A giudicare dalle stelle e stellette sui magazine di Cannes 78 che volge alla fine, per la Palma d’oro e i diversi premi bisogna puntare su Sound of Falling, Two Prosecutors, Dossier 137, tra l’altro film francese che non uscirà da Cannes senza lottare, così come ci sarà afflato nazionale per La Nouvelle vague di Linklater, per il film rave mistico-politico Sirat e soprattutto Un simple accident di Jafar Panahi. Poi ogni sorpresa è possibile, anche quel di cui tanto si parla e cioè un premio per l’interpretazione di Valeria Golino in Fuori unico nostro film in concorso ufficiale.

L’Italia, già. Ce la faremo? Di sicuro nella sezione Un certain Regard ci siamo fatti notare e lodare con due film che più indipendenti e liberi non si può. Riuscitissimo, Le città di pianura di Francesco Sossai, nome da tenere a mente, che insegue la notte senza mai fine alla ricerca dell’ultimo bicchiere di due sderenati, eppure incantevoli, cinquantenni, road movie alcolico nel basso Veneto, provincia che sta tra commedia all’italiana e l’America spoglia e on the road di Jarmush. I due protagonisti sono Sergio Romano e il musicista e perfomer Pierpaolo Capovilla e, mentre aspettano il ritorno, forse è una leggenda metropolitana, di Andrea Pennacchi, istruiscono un’educazione sentimentale a modo loro per il giovane Filippo Scotti, troppo secchione per non farsi felicemente traviare.

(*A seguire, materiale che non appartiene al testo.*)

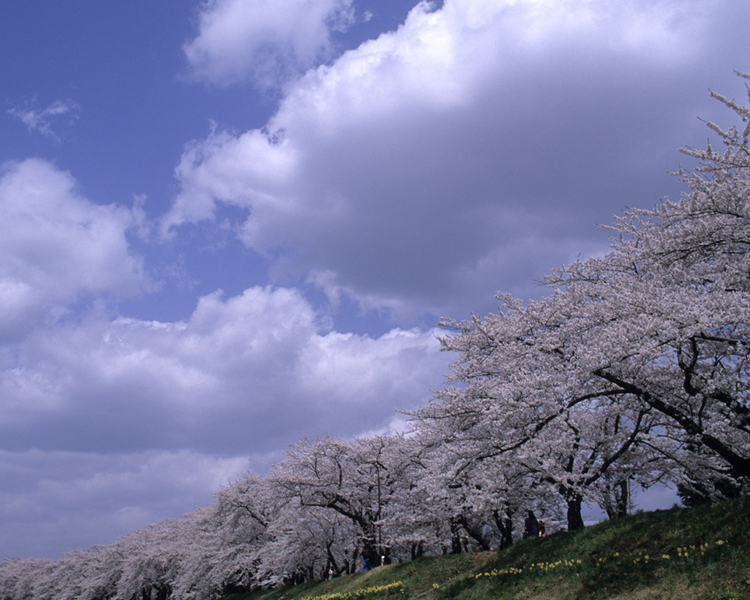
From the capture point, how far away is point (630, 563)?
38.9 ft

Mood di pianura devastata dall’industrializzazione, bar e night fané di cui si era persa notizia, malinconia, inedita e divertita dolcezza, più Amarone che amaro.

Una sorpresa, forse meno nitida nella sceneggiatura troppo ambiziosa, ma piena di svolte inattese, è anche quella che ci riserva, Testa o croce? di Alessio Rigo de Righi e Matteo Zoppis autori già dell’ottimo Re Granchio. È un western, ambientato però in Toscana tra i butteri nel 1981 quando, di passaggio, furoreggiava il famoso Wilde West Show di Buffalo Bill qui interpretato da un grandioso John C. Really. Succede che il timido buttero Santino, interpretato da Alessandro Borghi tra timidezza, fantasy e spunti horror romantici, batte un vero cowboy nel domare un cavallo, ammazza l’intollerabile marito ufficiale della deliziosa Rosa (Nadia Tereszkiewicz) e fugge con lei, che del film diventerà la forza e la vendetta. Spericolato e inventivo, ironico, con un certo fascino.

john c. reilly, nadia tereszkiewicz e alessandro borghi durante il photocall del film italiano testa o croce?pinterest
VALERY HACHE//Getty Images
John C. Reilly, Nadia Tereszkiewicz e Alessandro Borghi durante il photocall del film italiano Testa o croce?

E infine arriva lei la regista di gran talento Kelly Reichardt che nel film in concorso The mastermind reinventa il film di rapine appoggiandosi sul protagonista J.B. Mooney, un flemmatico Josh O’Connor da premio, tontolone ben sposato, appassionato di musei e falegname senza occupazione che, per svoltare, s’inventa il furto di quattro opere d’arte. È il 1970 - il minimo che si possa dire di questo Cannes 78 è che guarda ostinatamente al passato – da ogni tv spuntano immagini e frammenti della guerra in Vietnam e l’impresa di Mooney è condita da tali infantili errori e complici arronzati, che lo porta dritto alla fuga, con progressiva solitudine, dal Massachusetts a Cleveland. L’occasione per attraversare l’America profonda e dimenticata, in compagnia distratta, sullo sfondo, di movimenti pacifisti, femministe, comuni hippies. La contro elegia americana di un pover’ uomo che sognava l’arte e il crimine e si ritrova homeless.

21 MAGGIO 2025, DA CANNES AL PARCO DELL'ARISTON

Anteprima e talk dal mitico teatro del festival della canzone con 180 sale italiane collegate in diretta streaming. Elle ha seguito in esclusiva, le 36 ore frenetiche e avventurose dell'equipe di Fuori, unico film italiano in concorso al Festival. Con sorpresa finale.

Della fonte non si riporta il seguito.